Approssimarsi, aprirsi alla differenza, intraprendere un dialogo autentico, nel rispetto degli inter-locutori, significa creare un tempo ed uno spazio originali. Se l’originale è, al contempo, “nuovo” e “all’origine”, lo spazio –tempo che si apre in un dialogo autentico è una dimensione creativa, in cui ci si libera di pre-giudizi e ci si mette in discussione, un atto di amore fondato sul rispetto e sulla responsabilità reciproca. Creazione che mi pone in essere, rispondendo alla chiamata di quel “tu”, di quell’Altro che da sempre mi precede. Ma perché sia autentico, un dialogo si deve attuare in un gioco di interpretazioni reciproche, di ridefinizione delle proprie categorie concettuali, del proprio orizzonte di senso. L’interpretazione dialogica è, in atto, una sorta di “semiosi illimitata”: il “testo” tessuto nel dialogo è trama e ordito di carne, di vita, di sensibilità senziente, di passioni, di logica, di accettazione e di rifiuto. È un’interpretazione destinata ad essere sempre incompleta, fatta anche di silenzi, di negazione, di incomprensioni che, purtuttavia, mantengono viva l’Alterità, come necessaria presenza all’Identità.

Nell’approssimarsi, nell’interim della comunicazione, i due inter-locutori operano una decostruzione e ricostruzione di tipo ermeneutico, destrutturando quei pre-giudizi che si pongono “a monte” del dialogo (pur essendone prerequisito) e riconfigurando il senso nel e del dialogo grazie a quel “nuovo”, a quel di “originale” che si disvela “a valle”. Il pre-giudizio con cui mi accosto all’Altro è parte integrante di me: modificarlo significa sottopormi ad un’operazione violenta e traumatica, fonte di notevoli resistenze spesso infide e occulte.

E tanto più distante da me, in termini di senso, si pone il mio interlocutore, tanto più difficile e insidioso diviene l’approssimarsi: le sue parole sono solo echi lontani, mentre chiare ed evidenti sono le immagini che qualcun altro ha iconizzato per me.Ma quanto queste cristallizzazioni, che occupano il mio ingenuo immaginario, sono frutto di un autentico dialogo, e quante sono la disperata resistenza di una persona, di un gruppo, di una cultura autisticamente chiusa in un monologo?

La storia dei rapporti con l’Oriente è emblematica in tal senso: categoria “creata”, a detta di Edward Said, dalle culture europea e statunitense per poter definire se stesse, l’Oriente è stato da sempre ricettacolo di proiezioni funzionali ad un desiderio di dominio e di contrasto con ciò che si è autodefinito Occidente.

^^^^^^^^

> [ESERCIZI DA SVOLGERE]:
1 – Nel brano sul dialogo e l'Alterità, la frase che comincia con "L’interpretazione dialogica è, in atto" dice di che cosa sono fatti la trama e l'ordito del "testo" tessuto nel dialogo. Elencali tutti.
2 – Secondo il brano sul dialogo e l'Alterità, da chi è stata "creata" la categoria di Oriente, a detta di Edward Said?
3 – Prosegui il brano sul dialogo e l'Alterità dal punto in cui si interrompe.

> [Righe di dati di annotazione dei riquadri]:
^^^^^^^^

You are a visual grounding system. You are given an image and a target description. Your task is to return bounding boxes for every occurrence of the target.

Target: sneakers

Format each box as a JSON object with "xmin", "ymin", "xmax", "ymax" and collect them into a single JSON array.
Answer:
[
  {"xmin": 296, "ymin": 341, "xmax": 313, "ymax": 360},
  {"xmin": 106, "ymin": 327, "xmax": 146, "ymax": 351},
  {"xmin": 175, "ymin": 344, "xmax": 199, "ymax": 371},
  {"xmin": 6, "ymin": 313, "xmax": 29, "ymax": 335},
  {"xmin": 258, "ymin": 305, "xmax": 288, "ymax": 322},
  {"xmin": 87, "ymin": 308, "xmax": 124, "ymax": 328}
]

^^^^^^^^

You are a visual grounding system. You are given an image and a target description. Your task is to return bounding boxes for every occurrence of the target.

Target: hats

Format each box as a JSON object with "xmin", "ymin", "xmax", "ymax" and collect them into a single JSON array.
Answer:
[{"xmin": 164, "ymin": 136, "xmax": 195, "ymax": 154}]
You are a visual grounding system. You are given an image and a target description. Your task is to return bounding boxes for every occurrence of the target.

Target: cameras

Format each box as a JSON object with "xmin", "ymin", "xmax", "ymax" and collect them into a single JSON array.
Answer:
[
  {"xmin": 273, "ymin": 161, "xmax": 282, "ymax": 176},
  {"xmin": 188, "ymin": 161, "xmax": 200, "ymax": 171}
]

^^^^^^^^

> [SOLUZIONI DEGLI ESERCIZI]:
1 – carne, vita, sensibilità senziente, passioni, logica, accettazione, rifiuto

2 – Dalle culture europea e statunitense, per poter definire se stesse.

3 –
Nell’immaginario occidentale il Viet Nam riveste il ruolo di un paese piccolo ed arretrato che è riuscito nell’immane compito di liberarsi dal giogo del colonialismo e di contrapporsi vittoriosamente ad una delle potenze egemoni della contemporaneità. Il suo nome evoca giungle insidiose irte di combattenti nascosti, arse dal Napalm, culle di civiltà dedit ea culti di divinità oscure e sanguigne. E in termini femminili ci sono state proposte immagini di esili ma indomite combattenti, nascoste sotto cappelli a cono, curve nelle risaie (ma non per questo meno temibili), o seducenti prostitute in fumosi e sudati postriboli, geishe del sud pronte a compiacere gli invasori occidentali. Ma tutto questo è solo una piccolissima parte di ciò che una cultura millenaria ha da offrire alla nostra riflessione, una parte, tra l’altro, voluta e veicolata da una propaganda colonialista prima e di guerra poi, e prodotta da un pensiero etnocentrico, chiuso in se stesso e autocelebrantesi in un monologo.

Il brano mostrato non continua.